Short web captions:
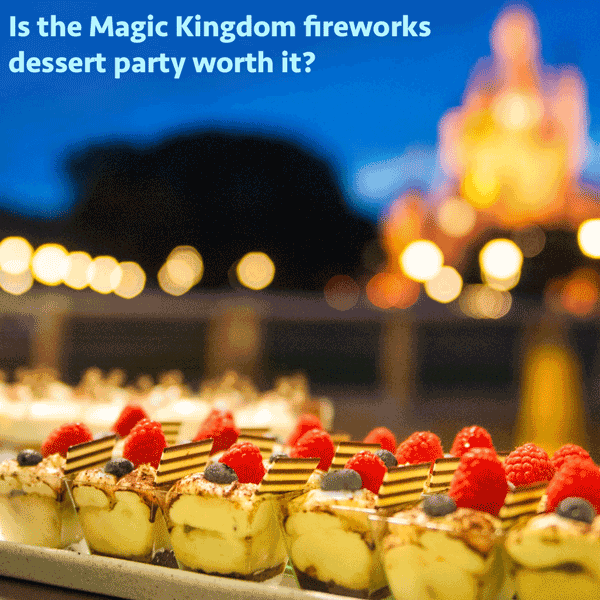 Is The Fireworks Dessert Party At Tomorrowland Terrace Worth The Price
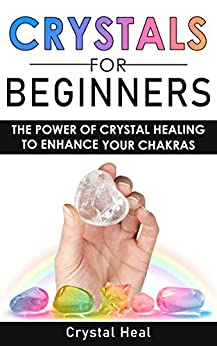 CRYSTALS FOR BEGINNERS: The Power of Crystal Healing to Enhance Your Chakras Spiritual Balance & Human Energy Field. Meditation Techniques and Reiki. The Power of Crystals and Healing Stones by [Crystal Heal]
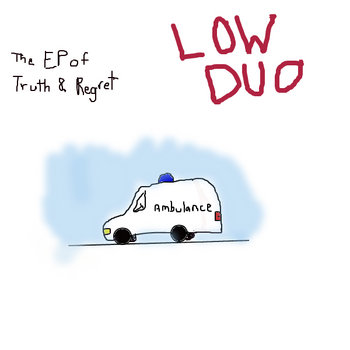 The EP of Truth and Regret cover art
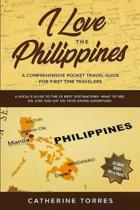 I Love the Philippines! A Comprehensive Pocket Travel Guide for First Time Travelers
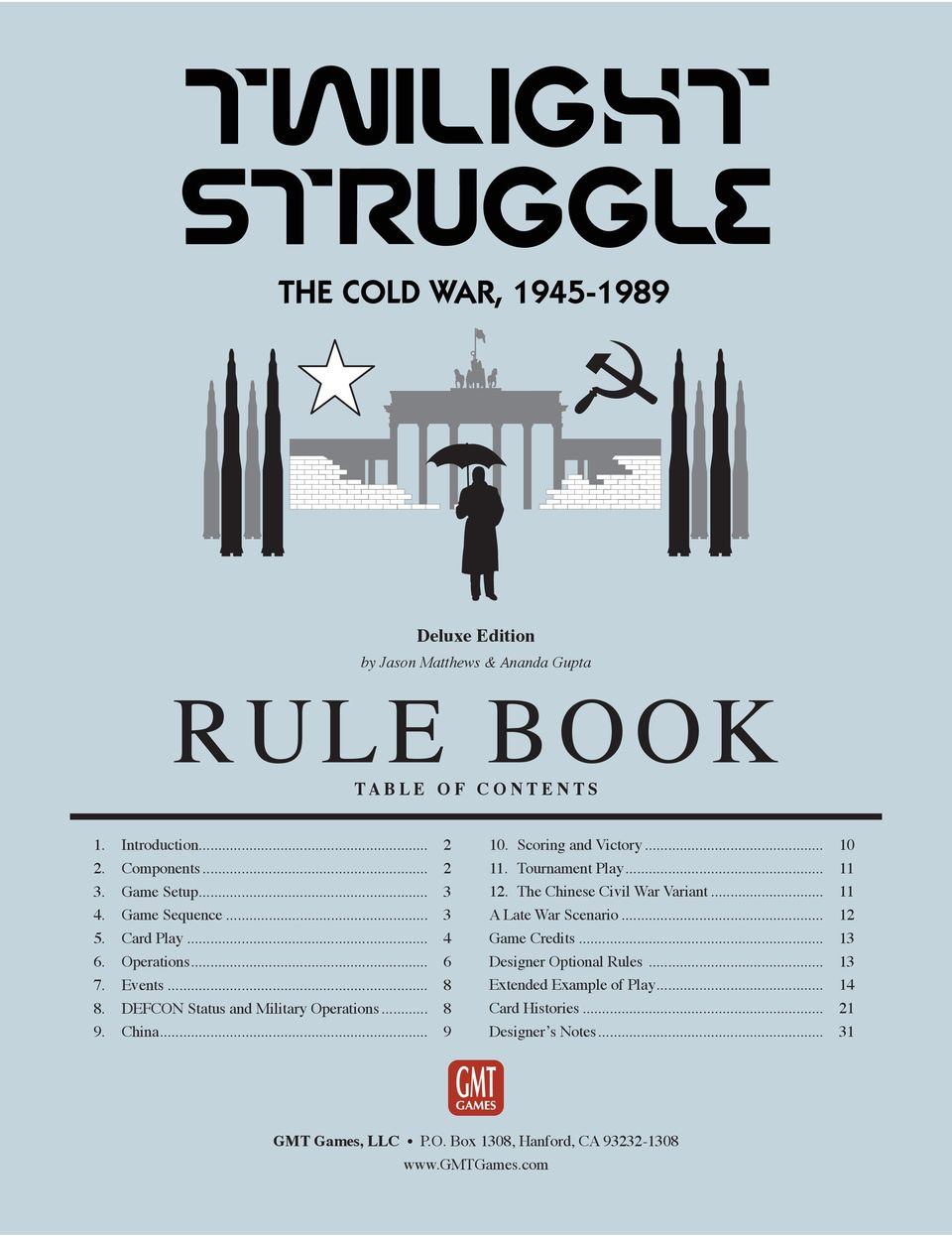 Scoring and Victory... 10 11. Tournament Play... 11 12. The Chinese Civil War Variant... 11 A Late War Scenario... 12 Game Credits... 13 Designer Optional Rules.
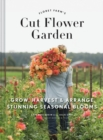 Floret Farm's Cut Flower Garden: Grow, Harvest, and Arrange Stunning Seasonal Blooms - Book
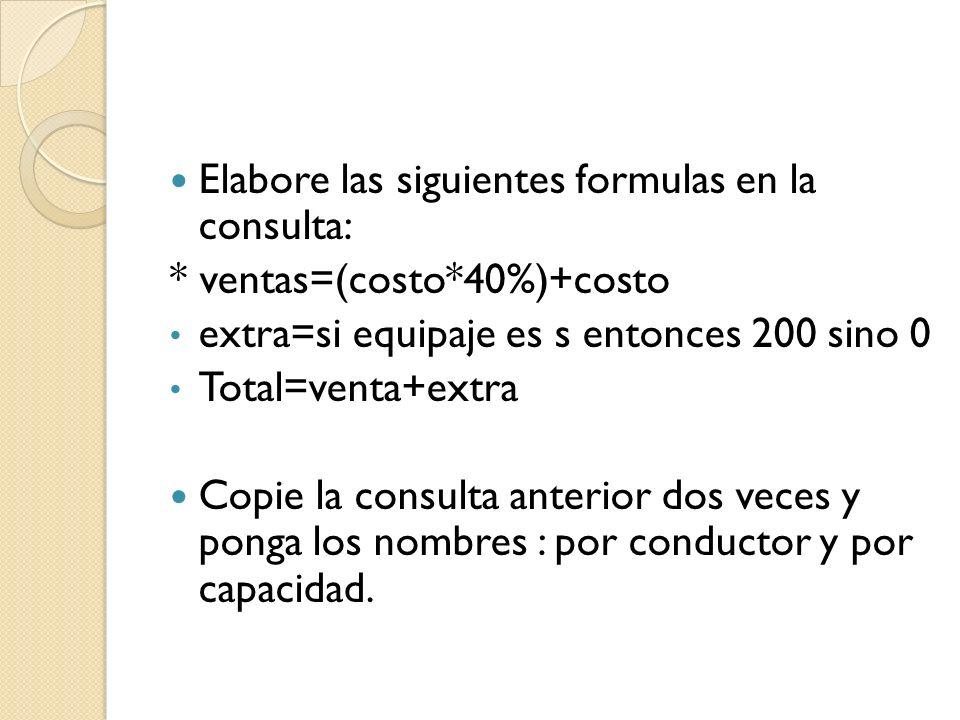 Elabore las siguientes formulas en la consulta: * ventas=(costo*40%)+costo extra=si equipaje es s entonces 200 sino 0 Total=venta+extra Copie la consulta anterior dos veces y ponga los nombres : por conductor y por capacidad.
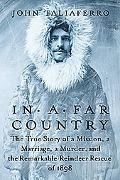 In a Far Country The True Story of a Mission, a Marriage, a Murder,and the Remarkable Reinde...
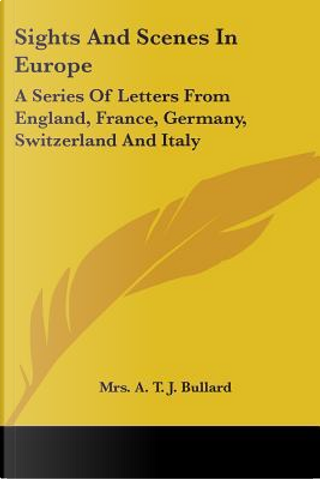 Sights and Scenes in Europe by A. T. J., Mrs. Bullard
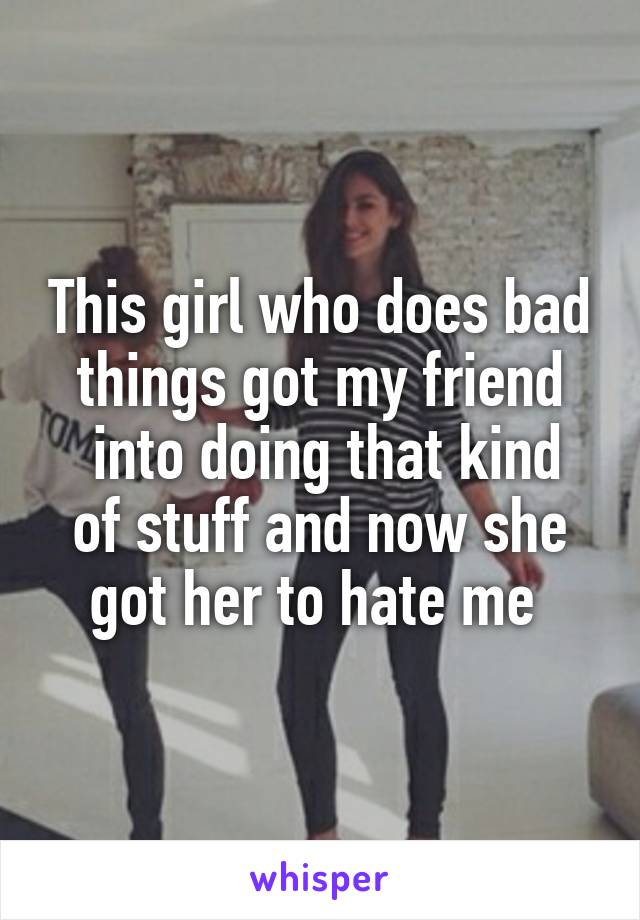 This girl who does bad things got my friend  into doing that kind of stuff and now she got her to hate me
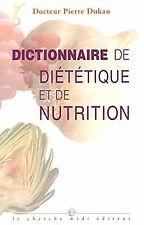 Dictionnaire de diététique et de nutrition de Dukan P | Livre | état bon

* PROMPT
In the entries above, find the line that contains "The EP of Truth and Regret cover art" and the line that contains "In a Far Country". Reproduce exactly those two lines and every line between them, but not the pictures.

* RESPONSE BELOW
 The EP of Truth and Regret cover art
 I Love the Philippines! A Comprehensive Pocket Travel Guide for First Time Travelers
 Scoring and Victory... 10 11. Tournament Play... 11 12. The Chinese Civil War Variant... 11 A Late War Scenario... 12 Game Credits... 13 Designer Optional Rules.
 Floret Farm's Cut Flower Garden: Grow, Harvest, and Arrange Stunning Seasonal Blooms - Book
 Elabore las siguientes formulas en la consulta: * ventas=(costo*40%)+costo extra=si equipaje es s entonces 200 sino 0 Total=venta+extra Copie la consulta anterior dos veces y ponga los nombres : por conductor y por capacidad.
 In a Far Country The True Story of a Mission, a Marriage, a Murder,and the Remarkable Reinde...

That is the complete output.